Keeping Your Mac OS safe

One of the best things about Mac OS X is that it has some very basic protection against malicious downloads, which means you don’t have to worry about malware entering your computer when you download an application or open an attachment in an email. You see, every time you download an application via Safari or an attachment in Mail and try to open it, Apple checks the file against its “safe downloads list” (sometimes called “XProtect.plist” after its file name) to see if it contains any known Mac malware. Plus, Mac OS X also checks for updates to this malware definitions list on a daily basis!
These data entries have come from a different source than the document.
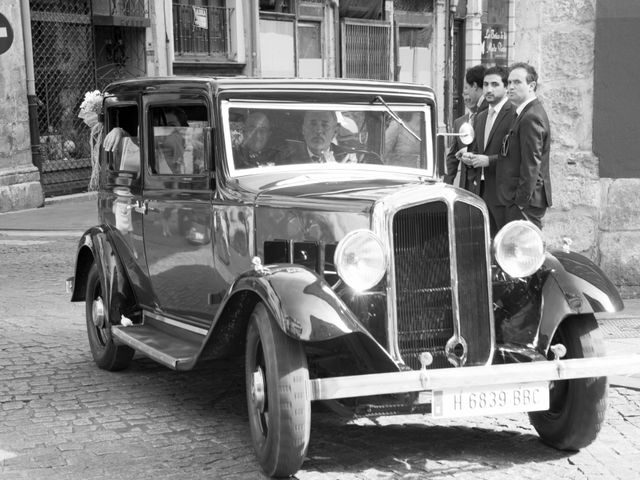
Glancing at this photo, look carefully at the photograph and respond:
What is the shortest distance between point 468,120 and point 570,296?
10.9 feet

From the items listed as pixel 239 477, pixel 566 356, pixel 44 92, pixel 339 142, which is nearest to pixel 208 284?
pixel 339 142

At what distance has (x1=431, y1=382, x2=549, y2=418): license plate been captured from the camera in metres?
4.38

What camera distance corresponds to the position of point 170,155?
6066 mm

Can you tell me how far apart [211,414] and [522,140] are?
2855 millimetres

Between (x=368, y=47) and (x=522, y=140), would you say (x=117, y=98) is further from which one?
(x=368, y=47)

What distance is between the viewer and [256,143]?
556 centimetres

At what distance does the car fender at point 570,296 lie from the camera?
4.79 metres

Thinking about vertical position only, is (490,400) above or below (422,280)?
below

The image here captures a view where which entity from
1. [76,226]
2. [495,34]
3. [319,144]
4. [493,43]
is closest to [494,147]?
[319,144]

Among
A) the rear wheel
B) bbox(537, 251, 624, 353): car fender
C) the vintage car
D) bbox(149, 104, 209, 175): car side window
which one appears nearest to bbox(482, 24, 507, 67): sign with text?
the rear wheel

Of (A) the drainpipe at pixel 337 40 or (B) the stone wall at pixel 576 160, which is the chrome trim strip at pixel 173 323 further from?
(A) the drainpipe at pixel 337 40

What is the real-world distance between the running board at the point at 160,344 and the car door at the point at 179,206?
14cm

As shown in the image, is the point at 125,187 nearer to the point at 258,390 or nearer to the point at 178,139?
the point at 178,139

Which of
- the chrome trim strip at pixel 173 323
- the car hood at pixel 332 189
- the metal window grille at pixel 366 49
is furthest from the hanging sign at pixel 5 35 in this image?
the metal window grille at pixel 366 49
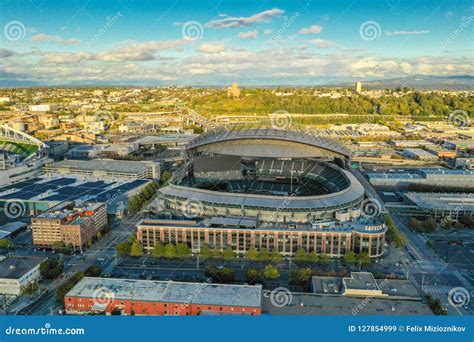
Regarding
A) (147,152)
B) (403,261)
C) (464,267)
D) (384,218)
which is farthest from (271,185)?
(147,152)

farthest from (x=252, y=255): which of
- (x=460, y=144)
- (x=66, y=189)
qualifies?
(x=460, y=144)

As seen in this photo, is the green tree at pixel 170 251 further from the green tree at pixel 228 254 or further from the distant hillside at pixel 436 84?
the distant hillside at pixel 436 84

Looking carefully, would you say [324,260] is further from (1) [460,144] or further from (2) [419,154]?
(1) [460,144]

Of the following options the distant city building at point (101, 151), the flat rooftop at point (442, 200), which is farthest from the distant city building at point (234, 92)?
the flat rooftop at point (442, 200)

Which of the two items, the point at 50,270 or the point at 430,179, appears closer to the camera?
the point at 50,270

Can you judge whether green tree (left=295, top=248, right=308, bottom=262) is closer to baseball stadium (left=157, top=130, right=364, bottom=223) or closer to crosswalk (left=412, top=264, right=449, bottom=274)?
baseball stadium (left=157, top=130, right=364, bottom=223)
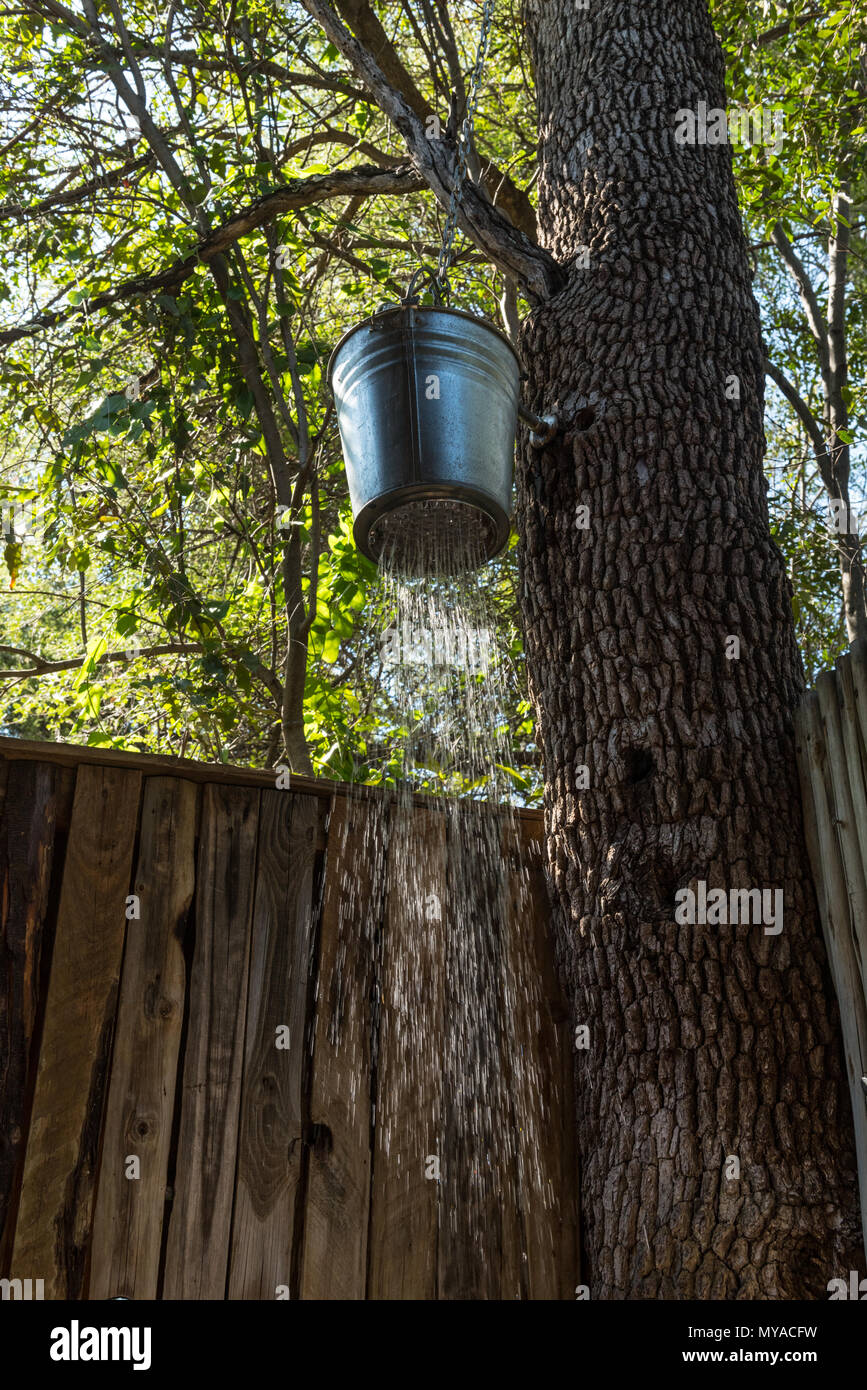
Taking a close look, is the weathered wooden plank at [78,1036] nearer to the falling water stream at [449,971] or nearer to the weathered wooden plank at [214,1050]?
the weathered wooden plank at [214,1050]

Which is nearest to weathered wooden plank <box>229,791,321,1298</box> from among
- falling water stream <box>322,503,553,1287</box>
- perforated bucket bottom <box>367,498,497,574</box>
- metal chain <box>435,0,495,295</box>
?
falling water stream <box>322,503,553,1287</box>

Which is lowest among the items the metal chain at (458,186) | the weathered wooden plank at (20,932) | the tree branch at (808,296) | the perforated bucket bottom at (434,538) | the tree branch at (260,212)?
the weathered wooden plank at (20,932)

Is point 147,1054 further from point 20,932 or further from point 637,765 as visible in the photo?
point 637,765

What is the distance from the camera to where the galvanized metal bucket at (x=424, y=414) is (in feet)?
7.29

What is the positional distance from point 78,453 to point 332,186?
1068 millimetres

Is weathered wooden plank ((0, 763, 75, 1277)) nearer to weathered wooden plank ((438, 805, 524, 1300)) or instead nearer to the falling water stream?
the falling water stream

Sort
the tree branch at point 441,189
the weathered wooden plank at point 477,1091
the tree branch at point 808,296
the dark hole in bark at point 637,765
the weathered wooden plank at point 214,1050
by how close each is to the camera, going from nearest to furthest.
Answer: the weathered wooden plank at point 214,1050
the weathered wooden plank at point 477,1091
the dark hole in bark at point 637,765
the tree branch at point 441,189
the tree branch at point 808,296

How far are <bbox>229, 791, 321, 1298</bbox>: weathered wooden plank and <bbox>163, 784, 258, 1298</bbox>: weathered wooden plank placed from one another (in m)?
0.02

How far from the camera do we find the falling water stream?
2.38 meters

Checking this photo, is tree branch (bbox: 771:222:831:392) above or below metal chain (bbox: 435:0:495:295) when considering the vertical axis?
above

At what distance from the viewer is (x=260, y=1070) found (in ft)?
7.50

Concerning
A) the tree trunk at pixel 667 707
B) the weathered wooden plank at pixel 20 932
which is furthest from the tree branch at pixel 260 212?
the weathered wooden plank at pixel 20 932

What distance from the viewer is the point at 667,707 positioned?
8.07ft
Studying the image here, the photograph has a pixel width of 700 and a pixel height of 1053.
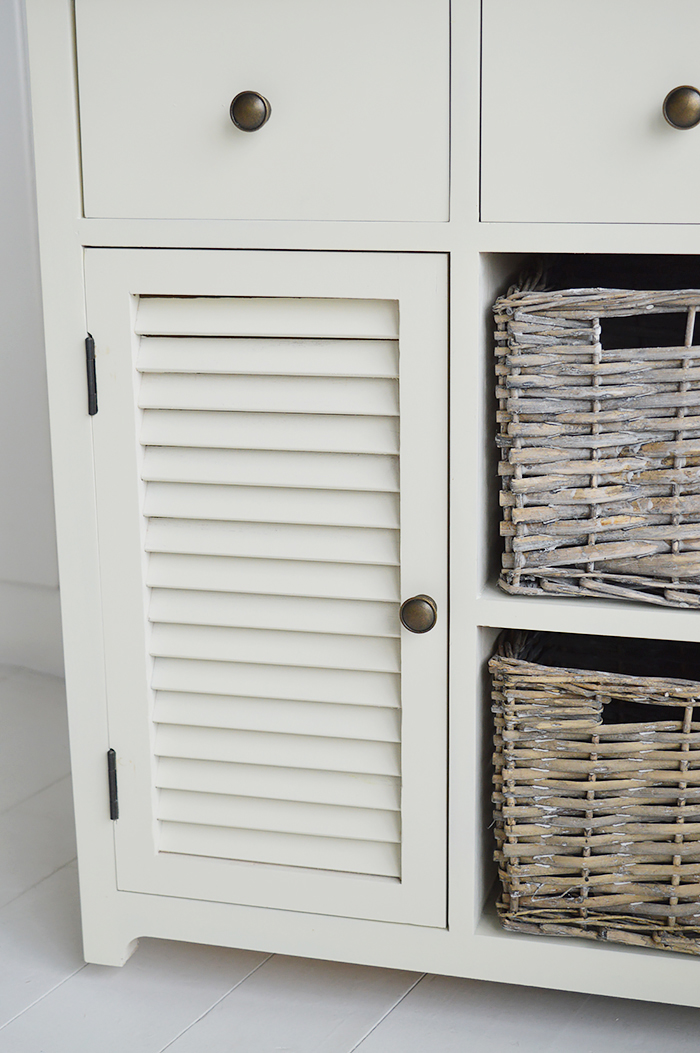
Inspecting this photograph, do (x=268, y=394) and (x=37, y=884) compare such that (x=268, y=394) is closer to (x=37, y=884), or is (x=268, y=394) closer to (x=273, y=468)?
(x=273, y=468)

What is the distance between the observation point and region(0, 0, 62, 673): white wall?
74.3 inches

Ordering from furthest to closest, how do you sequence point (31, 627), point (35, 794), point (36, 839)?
point (31, 627) < point (35, 794) < point (36, 839)

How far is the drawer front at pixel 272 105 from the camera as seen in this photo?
0.92 metres

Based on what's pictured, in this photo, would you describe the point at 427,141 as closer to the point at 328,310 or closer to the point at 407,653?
the point at 328,310

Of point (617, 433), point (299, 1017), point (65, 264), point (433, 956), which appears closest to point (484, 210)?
point (617, 433)

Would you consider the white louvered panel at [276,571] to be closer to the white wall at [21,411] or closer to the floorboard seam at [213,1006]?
the floorboard seam at [213,1006]

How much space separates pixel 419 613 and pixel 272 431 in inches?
8.5

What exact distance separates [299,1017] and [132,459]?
0.60 meters

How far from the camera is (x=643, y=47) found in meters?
0.88

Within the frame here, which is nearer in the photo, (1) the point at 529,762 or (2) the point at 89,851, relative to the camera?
(1) the point at 529,762

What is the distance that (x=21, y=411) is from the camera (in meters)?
2.00

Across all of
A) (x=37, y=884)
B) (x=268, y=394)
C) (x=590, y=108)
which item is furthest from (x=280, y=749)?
(x=590, y=108)

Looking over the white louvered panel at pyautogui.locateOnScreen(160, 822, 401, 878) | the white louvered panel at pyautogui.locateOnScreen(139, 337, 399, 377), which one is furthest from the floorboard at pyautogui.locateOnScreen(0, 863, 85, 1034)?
the white louvered panel at pyautogui.locateOnScreen(139, 337, 399, 377)

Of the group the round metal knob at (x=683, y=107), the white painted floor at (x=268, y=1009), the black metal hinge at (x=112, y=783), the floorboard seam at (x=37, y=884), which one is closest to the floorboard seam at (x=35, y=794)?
the floorboard seam at (x=37, y=884)
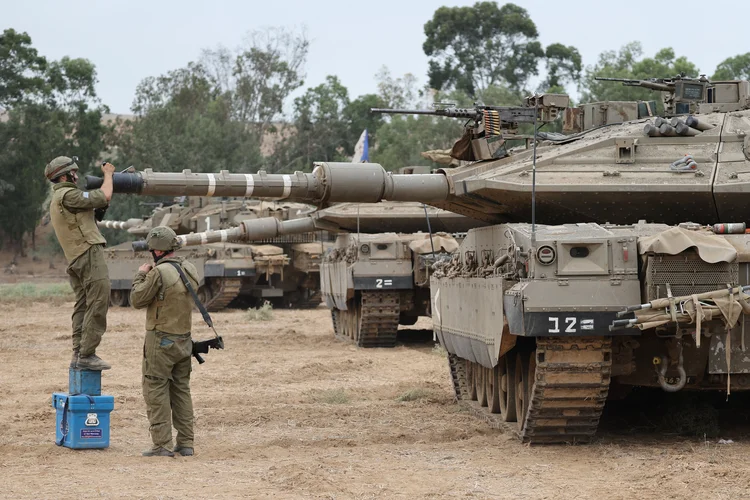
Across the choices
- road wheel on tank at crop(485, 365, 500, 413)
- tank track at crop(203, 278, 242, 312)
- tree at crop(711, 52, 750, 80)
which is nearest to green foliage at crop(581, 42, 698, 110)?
tree at crop(711, 52, 750, 80)

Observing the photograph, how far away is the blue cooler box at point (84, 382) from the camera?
Answer: 9.18m

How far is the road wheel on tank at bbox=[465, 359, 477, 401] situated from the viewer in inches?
464

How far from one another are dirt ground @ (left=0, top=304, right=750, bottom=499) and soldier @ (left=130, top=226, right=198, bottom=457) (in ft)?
0.79

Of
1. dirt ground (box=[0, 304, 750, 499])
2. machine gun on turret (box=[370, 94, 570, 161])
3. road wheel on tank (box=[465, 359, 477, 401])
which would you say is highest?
machine gun on turret (box=[370, 94, 570, 161])

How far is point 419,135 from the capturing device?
51.6 metres

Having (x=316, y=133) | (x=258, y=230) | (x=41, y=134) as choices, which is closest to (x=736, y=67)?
(x=316, y=133)

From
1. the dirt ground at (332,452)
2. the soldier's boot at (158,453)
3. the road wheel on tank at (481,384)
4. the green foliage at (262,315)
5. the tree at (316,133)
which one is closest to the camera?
the dirt ground at (332,452)

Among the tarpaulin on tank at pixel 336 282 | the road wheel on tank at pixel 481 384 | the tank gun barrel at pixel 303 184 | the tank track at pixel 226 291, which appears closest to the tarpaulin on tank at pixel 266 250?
the tank track at pixel 226 291

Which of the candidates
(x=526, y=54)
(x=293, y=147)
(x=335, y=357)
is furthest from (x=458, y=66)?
(x=335, y=357)

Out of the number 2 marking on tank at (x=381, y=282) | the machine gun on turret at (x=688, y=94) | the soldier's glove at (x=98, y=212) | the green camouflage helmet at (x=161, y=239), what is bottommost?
the number 2 marking on tank at (x=381, y=282)

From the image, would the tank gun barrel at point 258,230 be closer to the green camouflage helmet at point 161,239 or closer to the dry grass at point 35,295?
the green camouflage helmet at point 161,239

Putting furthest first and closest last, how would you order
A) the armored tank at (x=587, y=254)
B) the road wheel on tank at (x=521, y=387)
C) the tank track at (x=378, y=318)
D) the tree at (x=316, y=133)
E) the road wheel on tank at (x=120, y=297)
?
the tree at (x=316, y=133), the road wheel on tank at (x=120, y=297), the tank track at (x=378, y=318), the road wheel on tank at (x=521, y=387), the armored tank at (x=587, y=254)

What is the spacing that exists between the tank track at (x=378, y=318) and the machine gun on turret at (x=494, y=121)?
276 inches

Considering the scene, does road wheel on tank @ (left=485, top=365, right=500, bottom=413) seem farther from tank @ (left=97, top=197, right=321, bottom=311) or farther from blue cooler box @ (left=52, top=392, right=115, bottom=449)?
tank @ (left=97, top=197, right=321, bottom=311)
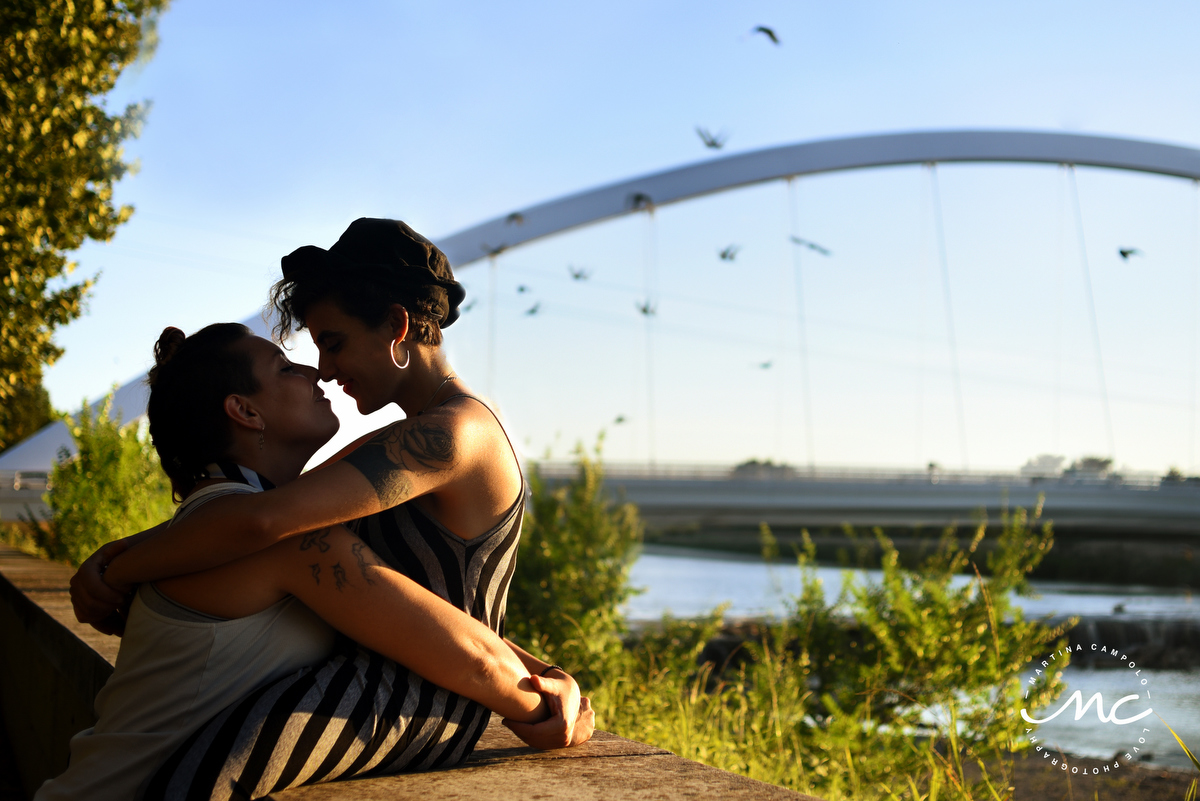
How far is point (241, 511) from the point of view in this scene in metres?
1.28

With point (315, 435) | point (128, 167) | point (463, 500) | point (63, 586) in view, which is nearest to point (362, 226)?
point (315, 435)

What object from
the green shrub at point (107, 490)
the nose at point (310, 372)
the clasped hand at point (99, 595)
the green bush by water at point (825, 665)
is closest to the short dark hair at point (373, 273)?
the nose at point (310, 372)

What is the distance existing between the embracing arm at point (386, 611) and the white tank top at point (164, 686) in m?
0.10

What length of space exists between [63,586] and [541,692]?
3767mm

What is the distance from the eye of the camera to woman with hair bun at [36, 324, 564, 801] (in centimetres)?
134

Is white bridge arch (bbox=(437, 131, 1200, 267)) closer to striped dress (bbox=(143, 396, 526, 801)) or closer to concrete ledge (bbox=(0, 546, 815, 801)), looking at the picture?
concrete ledge (bbox=(0, 546, 815, 801))

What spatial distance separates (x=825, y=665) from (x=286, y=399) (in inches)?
198

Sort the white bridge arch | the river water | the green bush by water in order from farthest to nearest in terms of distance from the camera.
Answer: the white bridge arch < the river water < the green bush by water

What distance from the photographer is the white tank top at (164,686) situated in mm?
1331

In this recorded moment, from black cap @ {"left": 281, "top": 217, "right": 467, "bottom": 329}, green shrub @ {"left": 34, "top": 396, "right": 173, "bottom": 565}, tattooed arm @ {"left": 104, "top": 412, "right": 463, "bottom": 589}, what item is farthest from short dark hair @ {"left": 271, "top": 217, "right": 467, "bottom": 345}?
green shrub @ {"left": 34, "top": 396, "right": 173, "bottom": 565}

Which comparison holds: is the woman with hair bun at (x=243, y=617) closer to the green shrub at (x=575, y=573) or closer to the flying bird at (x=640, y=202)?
the green shrub at (x=575, y=573)

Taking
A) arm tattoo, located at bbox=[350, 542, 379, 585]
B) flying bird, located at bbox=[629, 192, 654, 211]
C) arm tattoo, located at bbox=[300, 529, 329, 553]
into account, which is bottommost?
arm tattoo, located at bbox=[350, 542, 379, 585]

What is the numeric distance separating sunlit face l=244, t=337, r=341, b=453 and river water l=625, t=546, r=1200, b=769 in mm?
2500

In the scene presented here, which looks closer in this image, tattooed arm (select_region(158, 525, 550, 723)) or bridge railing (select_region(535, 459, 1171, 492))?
tattooed arm (select_region(158, 525, 550, 723))
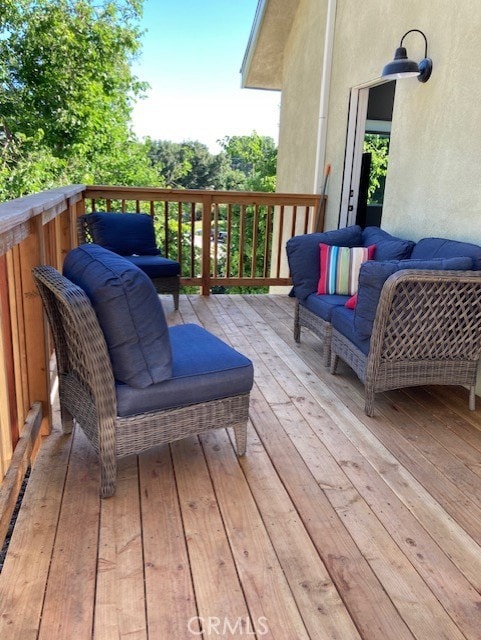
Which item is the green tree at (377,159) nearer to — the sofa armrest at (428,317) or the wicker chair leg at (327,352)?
the wicker chair leg at (327,352)

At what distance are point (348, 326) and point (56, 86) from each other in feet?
33.4

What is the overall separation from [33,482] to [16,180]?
9492mm

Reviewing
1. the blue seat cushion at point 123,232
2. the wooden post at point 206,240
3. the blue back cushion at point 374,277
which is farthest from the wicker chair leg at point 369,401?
the wooden post at point 206,240

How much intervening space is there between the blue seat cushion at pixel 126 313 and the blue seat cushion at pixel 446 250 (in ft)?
5.90

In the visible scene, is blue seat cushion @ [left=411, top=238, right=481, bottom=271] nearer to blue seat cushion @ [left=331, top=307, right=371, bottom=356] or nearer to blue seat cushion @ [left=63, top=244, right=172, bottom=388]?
blue seat cushion @ [left=331, top=307, right=371, bottom=356]

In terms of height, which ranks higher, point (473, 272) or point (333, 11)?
point (333, 11)

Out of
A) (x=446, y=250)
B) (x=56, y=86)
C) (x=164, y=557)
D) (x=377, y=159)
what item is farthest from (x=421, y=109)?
(x=56, y=86)

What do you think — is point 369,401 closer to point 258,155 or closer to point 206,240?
point 206,240

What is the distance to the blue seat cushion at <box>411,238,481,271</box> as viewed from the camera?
9.09ft

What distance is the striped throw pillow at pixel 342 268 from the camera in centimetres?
356

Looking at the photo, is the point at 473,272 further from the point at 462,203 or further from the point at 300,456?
the point at 300,456

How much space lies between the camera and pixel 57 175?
11.0m

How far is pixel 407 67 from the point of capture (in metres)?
3.40

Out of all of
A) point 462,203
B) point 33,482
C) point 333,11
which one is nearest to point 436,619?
point 33,482
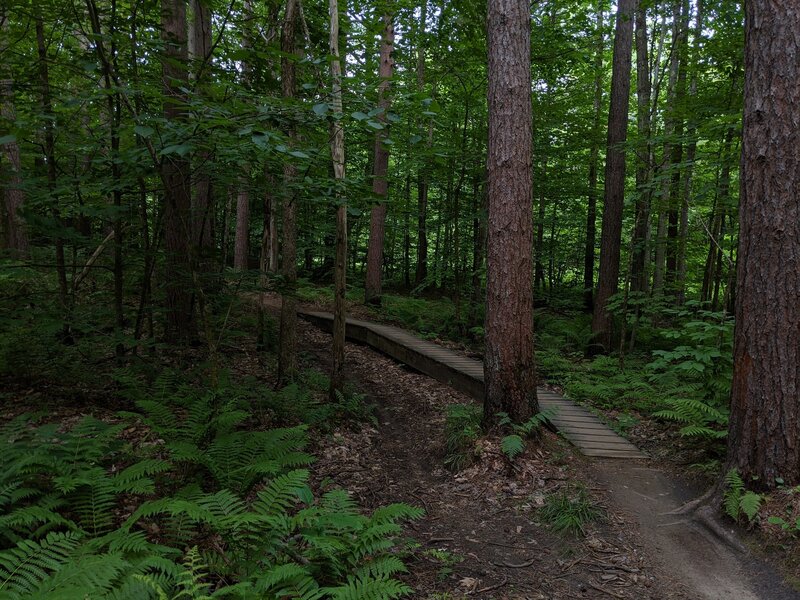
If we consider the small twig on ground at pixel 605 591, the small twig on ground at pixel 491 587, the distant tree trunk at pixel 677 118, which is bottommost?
the small twig on ground at pixel 491 587

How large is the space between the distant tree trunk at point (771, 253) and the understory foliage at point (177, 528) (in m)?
3.12

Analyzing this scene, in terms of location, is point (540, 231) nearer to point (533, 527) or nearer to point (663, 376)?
point (663, 376)

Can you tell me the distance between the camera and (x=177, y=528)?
3.00 meters

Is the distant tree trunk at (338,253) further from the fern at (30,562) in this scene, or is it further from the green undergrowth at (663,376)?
the fern at (30,562)

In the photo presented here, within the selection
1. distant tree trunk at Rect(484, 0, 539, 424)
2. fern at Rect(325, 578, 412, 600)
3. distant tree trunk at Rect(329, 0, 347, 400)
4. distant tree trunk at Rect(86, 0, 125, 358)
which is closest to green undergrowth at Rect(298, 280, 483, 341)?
distant tree trunk at Rect(329, 0, 347, 400)

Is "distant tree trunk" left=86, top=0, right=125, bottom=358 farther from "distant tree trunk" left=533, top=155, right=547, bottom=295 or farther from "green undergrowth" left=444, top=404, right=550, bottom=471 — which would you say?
"distant tree trunk" left=533, top=155, right=547, bottom=295

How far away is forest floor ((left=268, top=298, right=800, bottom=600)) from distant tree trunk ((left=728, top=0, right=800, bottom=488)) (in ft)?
2.93

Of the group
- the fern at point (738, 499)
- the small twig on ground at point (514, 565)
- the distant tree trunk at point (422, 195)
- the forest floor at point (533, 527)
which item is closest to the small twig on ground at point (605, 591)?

However, if you’d like to do the updating by yourself, here are some ways in which you can:

Method #1.

  • Click on the Apple menu and select “System Preferences…”
  • From the main window, click on Security and then on the General tab.
  • You’ll see a lot of options, one of which is “Automatically update safe downloads list”. Uncheck and re-check the box next to it. (You may need to click on the lock and type an administrator password first.) If you don’t see this checkbox, make sure you’re running either Lion (v10.7 or later) or the latest version of Snow Leopard (v10.6.8).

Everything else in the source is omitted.